Symptoms appear within a few seconds after exposure to the vapour form of sarin and within a few minutes and up to 18 hours after exposure to the liquid form.
Symptoms of exposure include:
- Runny nose and watery eyes
- Small, pinpoint pupils, blurry vision and eye pain
- Drooling and excessive sweating
- Coughing, tightness in the chest and rapid breathing
- Confusion, weakness and drowsiness
- Altered heart rate or blood pressure
Sarin is the most volatile of the nerve agents, which means that it can easily and quickly evaporate from a liquid into a vapour and spread.
Yesterday US Defence Secretary Chuck Hagel, who is visiting Israel, said that US intelligence agencies were still assessing whether chemical weapons may have been used in Syria's civil war.
– Chuck Hagel, US Defence Secretary
We, the United States, along with Israel have options for all contingencies and certainly the Syrian government's use of chemical weapons would be a game changer in crossing that red line
Syrian government forces have used chemical weapons in their fight against rebels the Israeli military's top intelligence analyst has claimed.

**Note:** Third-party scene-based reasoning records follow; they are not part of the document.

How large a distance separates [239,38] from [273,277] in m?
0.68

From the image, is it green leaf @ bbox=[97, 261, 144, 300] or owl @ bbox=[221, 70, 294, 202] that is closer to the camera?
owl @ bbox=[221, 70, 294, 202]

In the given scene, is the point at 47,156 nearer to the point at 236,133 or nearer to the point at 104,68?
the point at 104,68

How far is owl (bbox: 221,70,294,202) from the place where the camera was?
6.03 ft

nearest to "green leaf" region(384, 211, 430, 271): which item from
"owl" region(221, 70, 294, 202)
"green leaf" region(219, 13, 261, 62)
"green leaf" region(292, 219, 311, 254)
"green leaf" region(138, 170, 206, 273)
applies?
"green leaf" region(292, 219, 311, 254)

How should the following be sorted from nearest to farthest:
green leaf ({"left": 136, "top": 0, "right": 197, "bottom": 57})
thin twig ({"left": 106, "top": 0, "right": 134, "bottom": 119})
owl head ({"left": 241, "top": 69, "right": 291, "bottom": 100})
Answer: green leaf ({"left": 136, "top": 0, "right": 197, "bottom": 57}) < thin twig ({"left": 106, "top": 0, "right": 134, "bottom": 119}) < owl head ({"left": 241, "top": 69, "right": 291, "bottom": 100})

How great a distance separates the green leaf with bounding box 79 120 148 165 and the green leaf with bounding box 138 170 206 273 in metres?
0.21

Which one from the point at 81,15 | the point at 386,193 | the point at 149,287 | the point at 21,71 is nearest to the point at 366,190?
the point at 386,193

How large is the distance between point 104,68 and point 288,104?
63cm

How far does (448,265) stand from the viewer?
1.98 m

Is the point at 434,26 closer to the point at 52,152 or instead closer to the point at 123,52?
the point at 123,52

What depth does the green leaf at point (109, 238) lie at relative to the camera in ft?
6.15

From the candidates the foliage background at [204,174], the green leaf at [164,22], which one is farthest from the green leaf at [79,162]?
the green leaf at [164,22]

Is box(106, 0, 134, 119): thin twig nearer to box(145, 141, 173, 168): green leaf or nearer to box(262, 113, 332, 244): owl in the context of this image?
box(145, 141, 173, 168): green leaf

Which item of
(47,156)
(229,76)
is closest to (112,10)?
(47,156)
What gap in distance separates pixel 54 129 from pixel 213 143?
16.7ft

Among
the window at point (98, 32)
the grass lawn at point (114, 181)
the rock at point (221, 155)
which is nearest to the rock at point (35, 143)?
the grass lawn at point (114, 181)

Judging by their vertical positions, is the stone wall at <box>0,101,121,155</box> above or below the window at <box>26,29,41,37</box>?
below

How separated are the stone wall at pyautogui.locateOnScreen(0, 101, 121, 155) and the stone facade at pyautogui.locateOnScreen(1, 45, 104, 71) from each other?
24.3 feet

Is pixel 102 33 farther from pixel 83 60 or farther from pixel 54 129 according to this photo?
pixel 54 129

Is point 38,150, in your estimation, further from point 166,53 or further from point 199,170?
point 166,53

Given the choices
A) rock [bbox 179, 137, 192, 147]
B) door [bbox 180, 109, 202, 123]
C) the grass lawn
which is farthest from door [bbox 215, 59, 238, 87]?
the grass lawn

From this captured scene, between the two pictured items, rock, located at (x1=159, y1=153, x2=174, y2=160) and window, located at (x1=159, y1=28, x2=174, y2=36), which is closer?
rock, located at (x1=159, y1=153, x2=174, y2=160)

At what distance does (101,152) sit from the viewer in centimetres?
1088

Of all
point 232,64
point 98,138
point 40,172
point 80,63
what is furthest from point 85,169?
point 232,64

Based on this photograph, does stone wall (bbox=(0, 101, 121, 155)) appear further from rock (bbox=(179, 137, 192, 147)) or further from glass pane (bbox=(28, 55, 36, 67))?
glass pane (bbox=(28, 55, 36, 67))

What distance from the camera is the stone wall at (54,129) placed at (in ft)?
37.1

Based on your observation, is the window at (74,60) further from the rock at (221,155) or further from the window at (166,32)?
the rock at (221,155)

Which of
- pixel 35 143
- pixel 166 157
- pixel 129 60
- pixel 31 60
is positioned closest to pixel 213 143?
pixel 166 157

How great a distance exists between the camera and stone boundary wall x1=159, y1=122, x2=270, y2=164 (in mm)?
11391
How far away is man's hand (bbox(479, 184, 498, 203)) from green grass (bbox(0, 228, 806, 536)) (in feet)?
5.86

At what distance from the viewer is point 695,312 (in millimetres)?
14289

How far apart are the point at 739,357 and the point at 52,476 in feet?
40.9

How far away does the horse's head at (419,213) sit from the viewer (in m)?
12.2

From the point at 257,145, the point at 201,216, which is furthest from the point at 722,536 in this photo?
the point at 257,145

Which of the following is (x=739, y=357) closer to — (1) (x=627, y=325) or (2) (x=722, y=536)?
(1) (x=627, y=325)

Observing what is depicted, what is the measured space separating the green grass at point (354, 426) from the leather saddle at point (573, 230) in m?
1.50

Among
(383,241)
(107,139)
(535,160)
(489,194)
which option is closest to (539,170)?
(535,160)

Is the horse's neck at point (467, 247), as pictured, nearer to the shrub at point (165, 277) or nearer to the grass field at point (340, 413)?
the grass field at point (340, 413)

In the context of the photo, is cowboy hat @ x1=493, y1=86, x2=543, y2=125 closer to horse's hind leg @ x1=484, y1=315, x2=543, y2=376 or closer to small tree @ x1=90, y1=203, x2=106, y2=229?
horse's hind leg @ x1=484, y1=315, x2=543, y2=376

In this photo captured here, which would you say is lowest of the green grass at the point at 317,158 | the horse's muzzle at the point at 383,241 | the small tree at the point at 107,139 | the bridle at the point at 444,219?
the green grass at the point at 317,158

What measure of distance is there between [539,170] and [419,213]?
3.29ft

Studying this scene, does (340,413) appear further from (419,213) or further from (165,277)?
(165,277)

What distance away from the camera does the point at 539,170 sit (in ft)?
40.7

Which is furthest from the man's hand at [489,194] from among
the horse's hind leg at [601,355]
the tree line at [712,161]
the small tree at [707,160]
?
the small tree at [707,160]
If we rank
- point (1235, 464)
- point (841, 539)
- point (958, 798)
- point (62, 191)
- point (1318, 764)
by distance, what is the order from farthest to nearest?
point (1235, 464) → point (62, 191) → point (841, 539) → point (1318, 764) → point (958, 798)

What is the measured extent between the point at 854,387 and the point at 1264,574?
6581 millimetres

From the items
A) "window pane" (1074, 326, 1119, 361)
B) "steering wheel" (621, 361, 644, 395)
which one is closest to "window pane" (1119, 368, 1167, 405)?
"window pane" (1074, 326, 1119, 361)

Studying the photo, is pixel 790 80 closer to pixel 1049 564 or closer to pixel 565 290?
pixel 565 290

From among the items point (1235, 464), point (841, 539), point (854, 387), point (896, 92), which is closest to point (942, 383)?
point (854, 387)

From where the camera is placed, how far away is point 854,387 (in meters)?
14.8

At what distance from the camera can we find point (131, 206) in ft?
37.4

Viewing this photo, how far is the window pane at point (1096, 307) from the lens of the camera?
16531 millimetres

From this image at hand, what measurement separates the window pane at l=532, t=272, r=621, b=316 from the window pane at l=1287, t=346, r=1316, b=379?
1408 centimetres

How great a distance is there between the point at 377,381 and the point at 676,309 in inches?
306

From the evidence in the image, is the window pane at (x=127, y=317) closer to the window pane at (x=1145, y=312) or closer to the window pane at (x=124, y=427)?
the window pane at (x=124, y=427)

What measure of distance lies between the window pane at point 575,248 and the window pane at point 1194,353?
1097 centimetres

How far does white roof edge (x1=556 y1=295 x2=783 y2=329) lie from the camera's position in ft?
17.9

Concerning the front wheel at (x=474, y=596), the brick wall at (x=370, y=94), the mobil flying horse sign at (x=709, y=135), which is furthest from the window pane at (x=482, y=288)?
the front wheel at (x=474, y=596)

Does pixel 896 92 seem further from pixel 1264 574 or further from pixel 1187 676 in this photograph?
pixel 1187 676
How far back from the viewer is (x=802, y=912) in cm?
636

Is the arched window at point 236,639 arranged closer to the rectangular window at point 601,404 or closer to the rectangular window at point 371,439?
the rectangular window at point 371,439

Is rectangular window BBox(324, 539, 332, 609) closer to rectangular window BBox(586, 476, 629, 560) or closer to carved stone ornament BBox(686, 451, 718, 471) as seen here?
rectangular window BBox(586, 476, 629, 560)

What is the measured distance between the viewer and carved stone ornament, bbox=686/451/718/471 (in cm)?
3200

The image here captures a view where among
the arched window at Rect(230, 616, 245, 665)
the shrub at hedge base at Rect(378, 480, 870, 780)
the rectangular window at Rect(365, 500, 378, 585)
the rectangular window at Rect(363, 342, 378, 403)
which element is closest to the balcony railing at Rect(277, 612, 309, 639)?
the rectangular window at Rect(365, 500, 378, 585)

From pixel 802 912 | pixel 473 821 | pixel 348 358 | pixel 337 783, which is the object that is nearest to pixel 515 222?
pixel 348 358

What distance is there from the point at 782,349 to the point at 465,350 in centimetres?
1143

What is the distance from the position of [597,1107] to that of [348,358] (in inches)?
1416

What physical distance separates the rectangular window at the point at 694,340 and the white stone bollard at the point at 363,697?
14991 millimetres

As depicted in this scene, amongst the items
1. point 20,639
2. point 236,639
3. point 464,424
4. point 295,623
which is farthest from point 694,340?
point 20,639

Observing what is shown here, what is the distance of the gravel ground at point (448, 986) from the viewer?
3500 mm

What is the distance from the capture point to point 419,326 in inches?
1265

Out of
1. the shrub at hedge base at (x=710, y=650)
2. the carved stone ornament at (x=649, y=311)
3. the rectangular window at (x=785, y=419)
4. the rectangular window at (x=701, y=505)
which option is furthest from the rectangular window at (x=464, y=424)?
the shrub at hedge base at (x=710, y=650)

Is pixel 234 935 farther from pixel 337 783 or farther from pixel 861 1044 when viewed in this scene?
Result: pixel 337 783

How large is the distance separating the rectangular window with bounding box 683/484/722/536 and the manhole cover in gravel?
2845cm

Brigadier-General Itai Brun told a security conference photos of victims showing foam coming out of their mouths and contracted pupils were signs that nerve gas had been used.
"To the best of our understanding, there was use of lethal chemical weapons. Which chemical weapons? Probably Sarin," Brigadier-General Itai Brun said in remarks broadcast on Army Radio.
In a transcript of Brun's speech provided by the Israeli military, he said forces loyal to Syrian President Bashar al-Assad were behind the attacks on "armed (rebels) on a number of occasions in the past few months".
The Syrian government and rebels last month accused each other of launching a chemical attack near the northern city of Aleppo.